That changes in the yard.

The grass needs to be cut...so my mind focuses on getting out the mower, making sure it has gas, cleaning it off a bit, and actually cutting the grass.  The grass was too high before I cut it, and now it is just right.  I've spent effort and gotten a result.

Time to trim the trees...the dwarf plum in the front needs a bit of shaping, so I break out the tools and get to work.  It looks really nice afterward.  Making sure that the old maple in the back is free from dead branches that might fall onto the garage.  Time to get out the pole saw.

I could go on with about four more examples, but they all revolve around the same story, namely that for whatever combination of reasons, being outside and working in the yard gives me the ability to (figuratively & temporarily) move from Times Square to a quiet meadow.  There's a certain clarity to the yard that I don't get at, for example, work...the goals are easy to understand, there are no ulterior motives and the results are easy to see.  There's also certain predictability to the yard; for example, the lilac's bloom in late April/early May.
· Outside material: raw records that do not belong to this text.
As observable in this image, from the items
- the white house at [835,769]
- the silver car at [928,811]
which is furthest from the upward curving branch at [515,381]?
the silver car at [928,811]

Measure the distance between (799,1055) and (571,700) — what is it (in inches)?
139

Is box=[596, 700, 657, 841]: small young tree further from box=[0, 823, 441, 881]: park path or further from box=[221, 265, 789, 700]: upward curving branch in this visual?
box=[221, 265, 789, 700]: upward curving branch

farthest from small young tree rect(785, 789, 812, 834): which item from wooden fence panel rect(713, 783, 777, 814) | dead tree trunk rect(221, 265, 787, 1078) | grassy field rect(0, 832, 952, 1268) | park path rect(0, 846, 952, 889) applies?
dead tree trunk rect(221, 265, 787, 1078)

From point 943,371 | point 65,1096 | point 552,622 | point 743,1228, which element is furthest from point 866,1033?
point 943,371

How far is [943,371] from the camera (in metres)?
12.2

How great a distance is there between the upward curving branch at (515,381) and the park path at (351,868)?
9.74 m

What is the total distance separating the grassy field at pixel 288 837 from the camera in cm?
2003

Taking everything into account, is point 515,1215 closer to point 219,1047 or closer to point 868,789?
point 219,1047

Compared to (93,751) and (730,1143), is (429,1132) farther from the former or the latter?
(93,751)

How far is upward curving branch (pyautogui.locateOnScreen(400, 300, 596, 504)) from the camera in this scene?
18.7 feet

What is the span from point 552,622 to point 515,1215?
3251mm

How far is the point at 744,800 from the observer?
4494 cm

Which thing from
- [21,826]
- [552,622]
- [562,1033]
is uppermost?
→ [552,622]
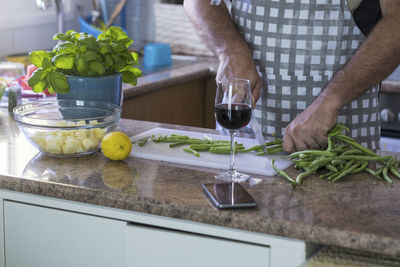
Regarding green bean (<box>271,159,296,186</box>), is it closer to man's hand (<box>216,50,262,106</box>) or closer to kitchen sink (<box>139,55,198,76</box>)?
man's hand (<box>216,50,262,106</box>)

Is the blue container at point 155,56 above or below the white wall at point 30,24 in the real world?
below

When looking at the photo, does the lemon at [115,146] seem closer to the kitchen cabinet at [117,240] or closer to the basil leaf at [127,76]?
the kitchen cabinet at [117,240]

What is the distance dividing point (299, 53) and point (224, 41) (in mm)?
237

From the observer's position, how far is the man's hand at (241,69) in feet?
6.17

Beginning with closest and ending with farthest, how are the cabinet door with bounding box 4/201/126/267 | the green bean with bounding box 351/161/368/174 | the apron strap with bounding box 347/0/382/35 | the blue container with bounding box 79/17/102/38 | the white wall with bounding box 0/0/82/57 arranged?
the cabinet door with bounding box 4/201/126/267 → the green bean with bounding box 351/161/368/174 → the apron strap with bounding box 347/0/382/35 → the white wall with bounding box 0/0/82/57 → the blue container with bounding box 79/17/102/38

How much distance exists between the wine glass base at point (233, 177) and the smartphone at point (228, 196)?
0.18 ft

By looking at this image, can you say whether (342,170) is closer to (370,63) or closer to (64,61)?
(370,63)

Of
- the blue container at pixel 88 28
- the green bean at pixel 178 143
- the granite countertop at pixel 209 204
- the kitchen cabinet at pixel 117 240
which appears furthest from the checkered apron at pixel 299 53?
the blue container at pixel 88 28

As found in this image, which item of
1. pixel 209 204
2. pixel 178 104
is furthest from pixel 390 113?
pixel 209 204

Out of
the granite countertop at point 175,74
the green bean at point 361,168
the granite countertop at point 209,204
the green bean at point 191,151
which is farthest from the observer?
the granite countertop at point 175,74

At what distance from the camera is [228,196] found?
4.43 ft

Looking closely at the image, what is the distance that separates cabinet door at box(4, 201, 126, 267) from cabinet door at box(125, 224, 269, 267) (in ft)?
0.11

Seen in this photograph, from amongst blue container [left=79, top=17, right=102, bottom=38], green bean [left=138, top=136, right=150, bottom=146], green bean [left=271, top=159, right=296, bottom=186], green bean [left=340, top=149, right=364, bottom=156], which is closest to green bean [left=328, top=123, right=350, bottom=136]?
green bean [left=340, top=149, right=364, bottom=156]

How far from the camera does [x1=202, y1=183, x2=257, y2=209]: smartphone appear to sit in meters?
1.31
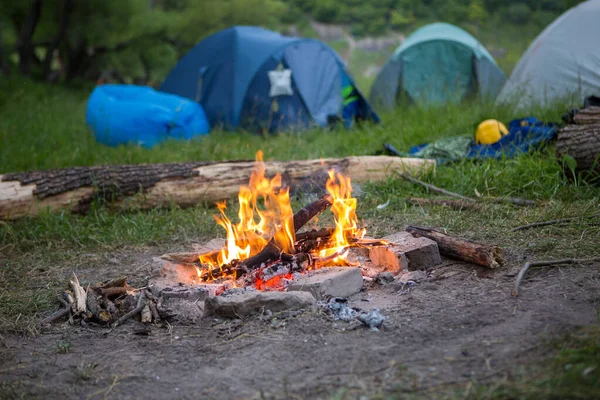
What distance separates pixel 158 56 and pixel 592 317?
603 inches

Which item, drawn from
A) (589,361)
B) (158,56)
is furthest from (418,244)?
(158,56)

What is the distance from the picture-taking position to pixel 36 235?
17.0 ft

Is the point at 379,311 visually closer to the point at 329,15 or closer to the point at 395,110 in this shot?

This is not just about immediate gratification by the way.  In the yard this year I am hoping for two fully blooming honeysuckle plants (which I spent countless hours on last year planting, trimming, and fertilizing).  I also have plans to remove a rather ratty-looking ground cover plant in the front, but the replacement is still under consideration.   Maybe put in a light pole and clematis?

I'm sure this kind of thing is not unique to me, and perhaps we all need times and places where we can be free from the noise.  Mine just happens to be the yard.  For others, maybe it's sailing.